Most workers in the plant, which primarily makes seats for large commercial trucks, earn between $9.70 and $15.80 per hour according to the UAW

The company responded to the unionization vote in a statement, saying: “While we do not believe union representation is in the best interests of the employees, we respect their right to vote on this very important matter.”

Commercial Vehicle says it will respect the certified outcome of the vote following the National Labor Relations Board’s review.  

In a UAW release, 34-year-old Tiffany Moore, an employee at the plant, explained her rationale for favoring unionization:

“Our backs were up against the wall – in just a few years, the company gutted our health insurance, took away personal days, and started replacing jobs with temp positions that pay less than Walmart.  I’ve never been part of a union before, but after years of scraping by while the company ignored our concerns, anyone could see that the only option we had left was to join together to demand the change we need to support ourselves and families.”

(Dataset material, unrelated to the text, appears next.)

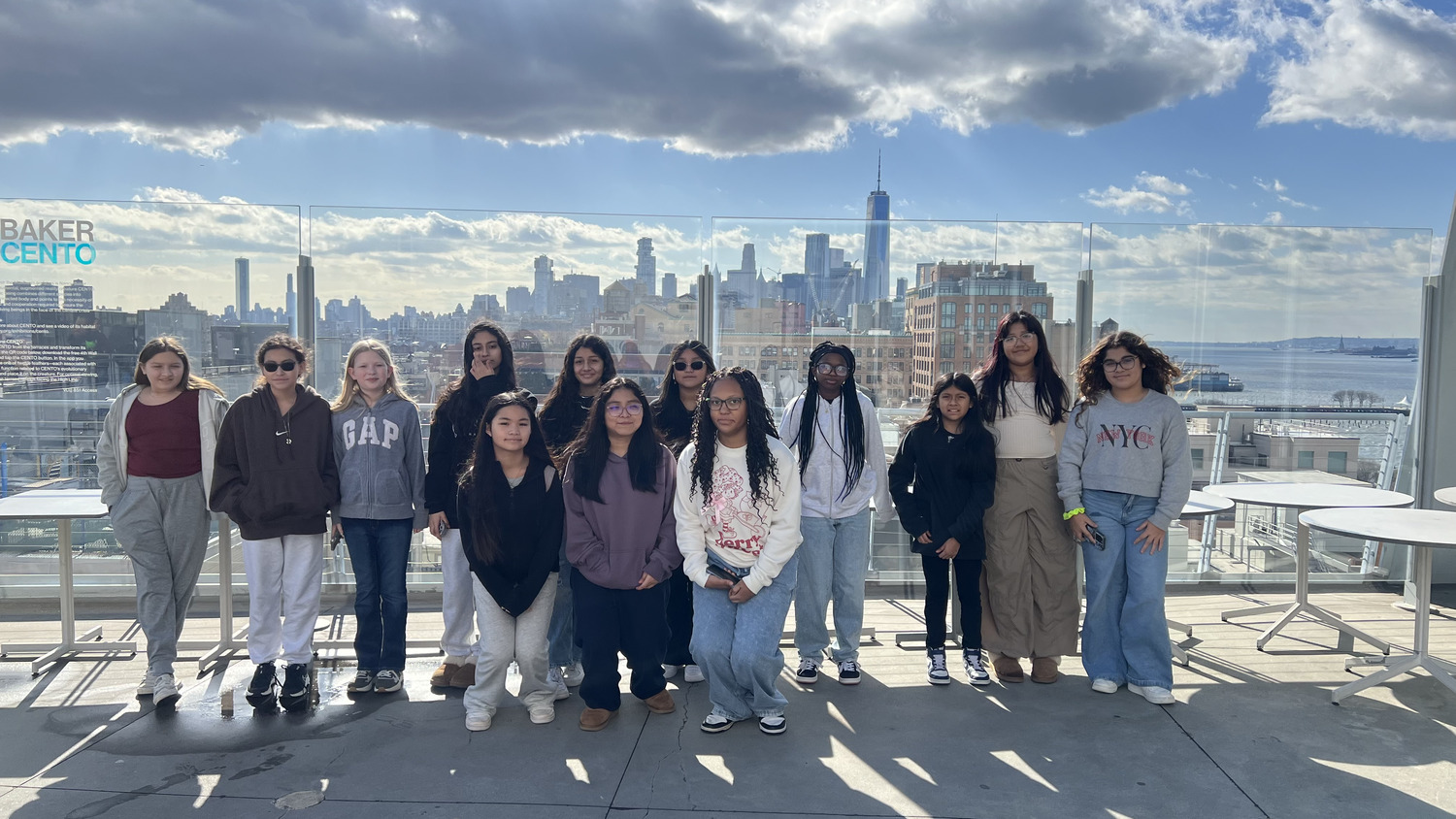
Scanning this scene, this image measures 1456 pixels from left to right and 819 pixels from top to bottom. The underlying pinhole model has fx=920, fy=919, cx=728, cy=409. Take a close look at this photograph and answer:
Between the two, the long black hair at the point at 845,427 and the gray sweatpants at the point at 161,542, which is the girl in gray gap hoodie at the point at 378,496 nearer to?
the gray sweatpants at the point at 161,542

Temporary workers have been the most divisive issue. They receive no benefits and earn $9.80 an hour.  According to the UAW, one out of every four jobs at the factory is now a temporary position.  For permanent employees, pay has been capped at $15.80 an hour. Healthcare costs are rising.  Single and spousal health insurance costs $60 per week, and family health insurance costs $110 per week, meaning that workers paid the top wage of $15.80/hour, or roughly $33,000 per year, will see their take-home pay reduced to just $27,000 per year when they purchase family health insurance.  

For veteran workers, the wage cap was instrumental in the decision to unionize.  Alan Amos, a 50-year-old worker, explained:

“I made the choice to join together with others at the plant because I don’t want the next kid who starts at CVG to have to work more than a decade just to be stuck at $15/hour.  Winning this union is life-changing not just for me or my family, but for the next generation of people in Piedmont who will work at this factory and now have a real chance at a decent living.”

In an op-ed for the Anniston Star, CVG worker Becky Buttram explained the conditions facing workers at the plant:

When we express concern with the lack of air-conditioning and poor ventilation — which every day causes many of us to breathe in hazardous smoke and fumes — we’re told they’ll “look into it.” Or we’re given Popsicles to keep cool.

We don’t need Popsicles. We need good jobs. And we know that winning better jobs is important not just for me and my coworkers, but also for manufacturing workers throughout Alabama who continue to face pay cuts in the face of rising costs of living.

Buttram identifies with the broader struggle of the Southern worker:

A recent report found that 1 out of 4 manufacturing jobs in Alabama now pays less than $23,000 a year. This is below the federal poverty level for a family of four. And more than 1 out of every 10 manufacturing workers in Alabama is now employed by temporary staffing agencies — earning 35 percent less than those hired directly.

The company that operates my plant is a perfect example of how major auto manufacturers are now driving a race to the bottom in Alabama. Working families in Piedmont, across Alabama and throughout the country deserve good jobs that allow them to support themselves and their families. It begins with people like us standing up to demand more, and we won’t stop fighting until we see change.

Daniel B. Cornfield, a labor relations expert at Vanderbilt University, said the vote was significant despite the small size of the factory because it shows that unions are still be viable in the South despite recent losses:

“If the U.A.W. can succeed in organizing a Southern manufacturer, it makes a statement that trade unionism is not necessarily an anathema to Southern work culture.”